• _Pictures with short captions_:

——

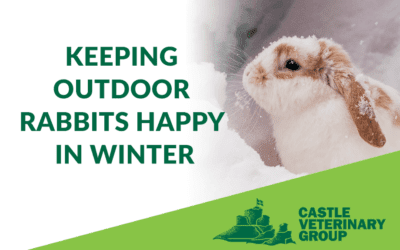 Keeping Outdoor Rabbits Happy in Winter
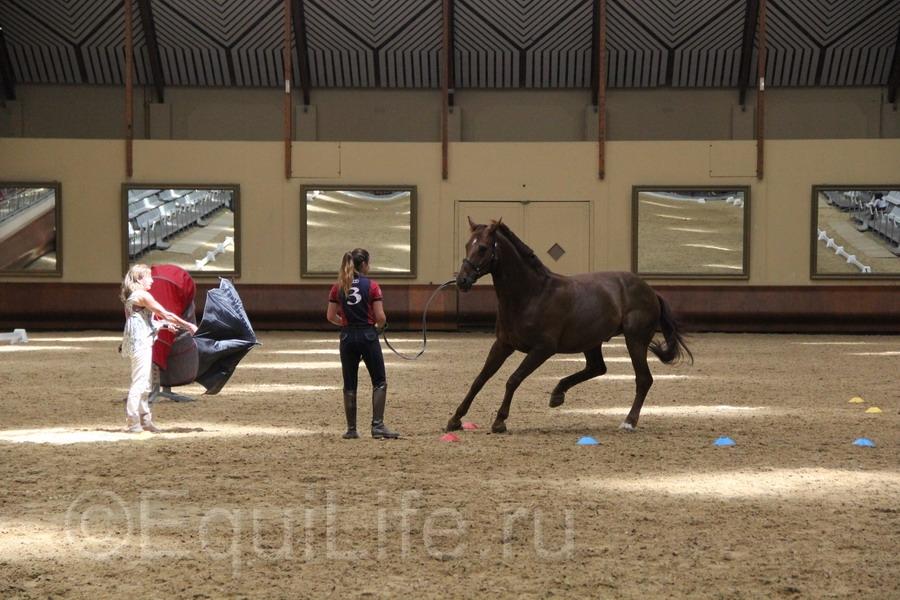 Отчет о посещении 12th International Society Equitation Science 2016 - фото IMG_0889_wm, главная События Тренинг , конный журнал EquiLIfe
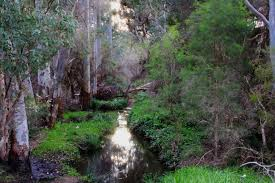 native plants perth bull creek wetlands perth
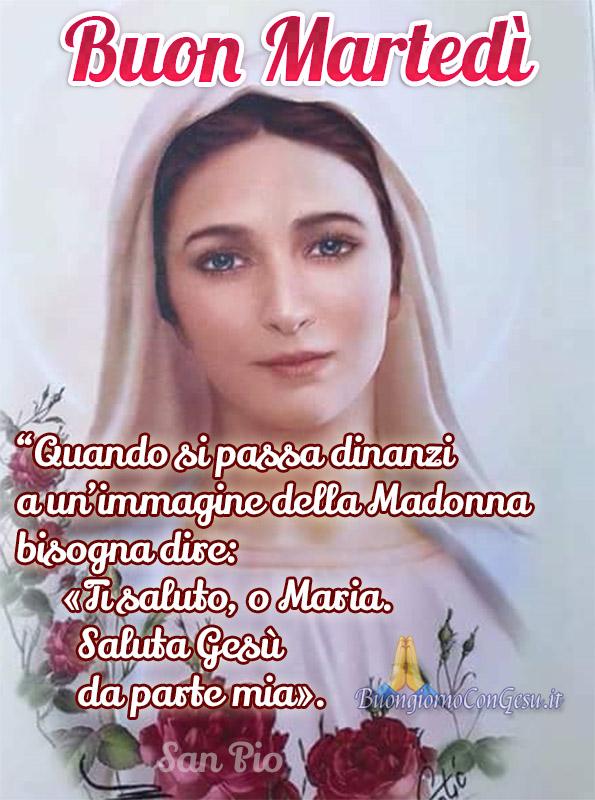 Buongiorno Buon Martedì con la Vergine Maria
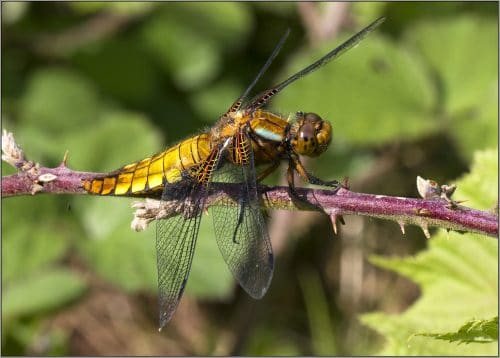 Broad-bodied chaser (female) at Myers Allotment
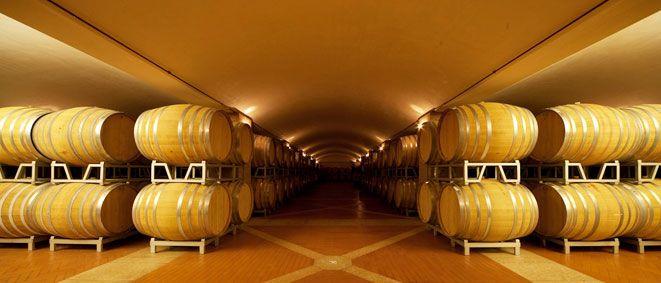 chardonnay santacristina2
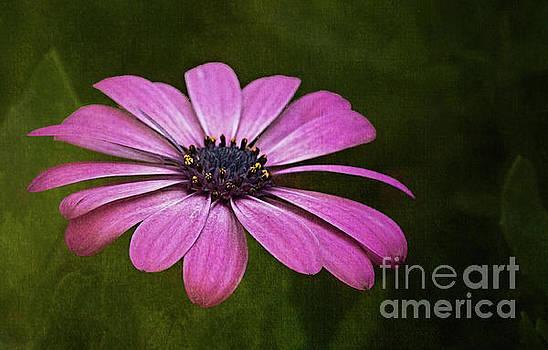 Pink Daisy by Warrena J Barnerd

——

The records above are to be duplicated exactly, pictures left out.

 Keeping Outdoor Rabbits Happy in Winter
 Отчет о посещении 12th International Society Equitation Science 2016 - фото IMG_0889_wm, главная События Тренинг , конный журнал EquiLIfe
 native plants perth bull creek wetlands perth
 Buongiorno Buon Martedì con la Vergine Maria
 Broad-bodied chaser (female) at Myers Allotment
 chardonnay santacristina2
 Pink Daisy by Warrena J Barnerd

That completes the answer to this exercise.